### [OBIETTIVO DEL COMPITO]
Ricopia fedelmente, dal brano sull'aprile a Correggio, il tratto che si apre con le parole "Gli Alleati nei" e si chiude con "certi aspetti, l’epicentro.".

### [BRANO PROPOSTO]
━━━━━━

Nella prima decade d’aprile sia le forze resistenziali che quelle nazifasciste non hanno ancora l’esatta percezione di cui ciò che sta accadendo e soprattutto non prevedono un evolversi delle situazioni così rapido come sarà poi nella realtà dei fatti.
Gli Alleati nei primi giorni del, mese stanno accuratamente predisponendo l’offensiva contro le postazioni nemiche, offensiva che inizio il 9 e impiegherà una decina di giorni per assumere quel carattere travolgente che le permetterà poi nell’arco di una sola settimana di liberare tutta l’Italia del Nord. Nel frattempo la pianura reggiana diventa una specie di polveriera dove gli avvenimenti e gli scontri si susseguono ad un ritmo serrato e Correggio ne è, per certi aspetti, l’epicentro.
E in questo clima che si progetta, a livello provinciale, quella che viene definita la “giornata insurrezionale”: una sorta di prova generale dell’insurrezione, da attuarsi il giorno 13. È così che nel comune di Correggio i Gruppi di Difesa della Donna si mobilitano e il 13, mentre i partigiani si appostano lungo le principali direttrici che conducono al paese, le donne scendono in piazza appoggiate dalla popolazione. Intanto a S. Prospero squadre di S.A.P. e G.A.P. bloccano la strada Reggio – Correggio facendo tredici prigionieri tra i quali lo stesso Commissario Prefettizio di Correggio. Verso le 13 però i partigiani vengono attaccati da consistenti formazioni della Brigata Nera e, dopo circa un’ora di combattimento, ripiegano trascinando con sé gli ostaggi, che vengono rilasciati in serata, dopo essere stati interrogati. Durante lo scontro rimane ferito il sappista Dario Ascari che viene catturato dai fascisti e trasportato alla sede delle B.N. di Correggio.

━━━━━━

### [RIGHE FORNITE]
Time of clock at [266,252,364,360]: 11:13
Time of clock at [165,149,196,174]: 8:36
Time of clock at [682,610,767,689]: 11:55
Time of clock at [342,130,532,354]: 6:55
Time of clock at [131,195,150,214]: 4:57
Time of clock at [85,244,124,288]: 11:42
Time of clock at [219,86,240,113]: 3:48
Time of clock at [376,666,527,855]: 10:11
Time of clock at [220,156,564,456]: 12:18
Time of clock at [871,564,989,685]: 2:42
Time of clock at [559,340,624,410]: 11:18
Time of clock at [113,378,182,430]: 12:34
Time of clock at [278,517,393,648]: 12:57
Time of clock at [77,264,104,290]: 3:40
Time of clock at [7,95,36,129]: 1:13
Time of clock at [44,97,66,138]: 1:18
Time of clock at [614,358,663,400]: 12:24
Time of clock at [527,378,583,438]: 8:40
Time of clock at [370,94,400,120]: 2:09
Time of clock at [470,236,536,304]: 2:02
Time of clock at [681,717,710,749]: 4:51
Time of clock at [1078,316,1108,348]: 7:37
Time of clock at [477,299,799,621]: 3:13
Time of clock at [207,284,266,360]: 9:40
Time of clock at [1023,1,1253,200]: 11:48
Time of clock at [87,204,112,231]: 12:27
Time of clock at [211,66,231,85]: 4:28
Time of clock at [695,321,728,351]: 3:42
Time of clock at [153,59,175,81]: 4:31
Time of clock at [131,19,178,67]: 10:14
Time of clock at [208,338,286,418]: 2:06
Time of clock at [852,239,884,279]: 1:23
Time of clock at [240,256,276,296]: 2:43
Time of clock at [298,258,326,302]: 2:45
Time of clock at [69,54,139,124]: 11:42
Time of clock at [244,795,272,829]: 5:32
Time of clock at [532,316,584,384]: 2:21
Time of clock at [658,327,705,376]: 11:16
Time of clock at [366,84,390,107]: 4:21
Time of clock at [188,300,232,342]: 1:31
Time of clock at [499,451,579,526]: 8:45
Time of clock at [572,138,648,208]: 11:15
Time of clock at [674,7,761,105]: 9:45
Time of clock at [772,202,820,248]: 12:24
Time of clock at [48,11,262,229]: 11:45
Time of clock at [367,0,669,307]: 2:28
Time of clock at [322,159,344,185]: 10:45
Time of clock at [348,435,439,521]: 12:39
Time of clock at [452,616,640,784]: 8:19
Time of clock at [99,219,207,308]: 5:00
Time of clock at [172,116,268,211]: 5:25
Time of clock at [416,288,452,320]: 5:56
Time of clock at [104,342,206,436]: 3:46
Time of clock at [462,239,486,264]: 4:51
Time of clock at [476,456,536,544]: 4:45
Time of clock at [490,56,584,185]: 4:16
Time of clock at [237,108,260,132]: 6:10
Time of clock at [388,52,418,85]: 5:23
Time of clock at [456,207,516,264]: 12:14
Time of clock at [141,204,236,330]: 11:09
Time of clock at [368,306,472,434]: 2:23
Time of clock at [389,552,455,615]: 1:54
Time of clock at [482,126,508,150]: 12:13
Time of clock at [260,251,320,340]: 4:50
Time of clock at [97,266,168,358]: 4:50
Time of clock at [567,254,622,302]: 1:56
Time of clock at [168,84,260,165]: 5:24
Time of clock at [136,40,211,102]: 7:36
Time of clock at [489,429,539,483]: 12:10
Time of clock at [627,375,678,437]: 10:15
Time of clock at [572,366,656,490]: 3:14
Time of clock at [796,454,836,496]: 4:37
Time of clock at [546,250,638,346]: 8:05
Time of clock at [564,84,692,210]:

━━━━━━

### [COMPITO SVOLTO]
Gli Alleati nei primi giorni del, mese stanno accuratamente predisponendo l’offensiva contro le postazioni nemiche, offensiva che inizio il 9 e impiegherà una decina di giorni per assumere quel carattere travolgente che le permetterà poi nell’arco di una sola settimana di liberare tutta l’Italia del Nord. Nel frattempo la pianura reggiana diventa una specie di polveriera dove gli avvenimenti e gli scontri si susseguono ad un ritmo serrato e Correggio ne è, per certi aspetti, l’epicentro.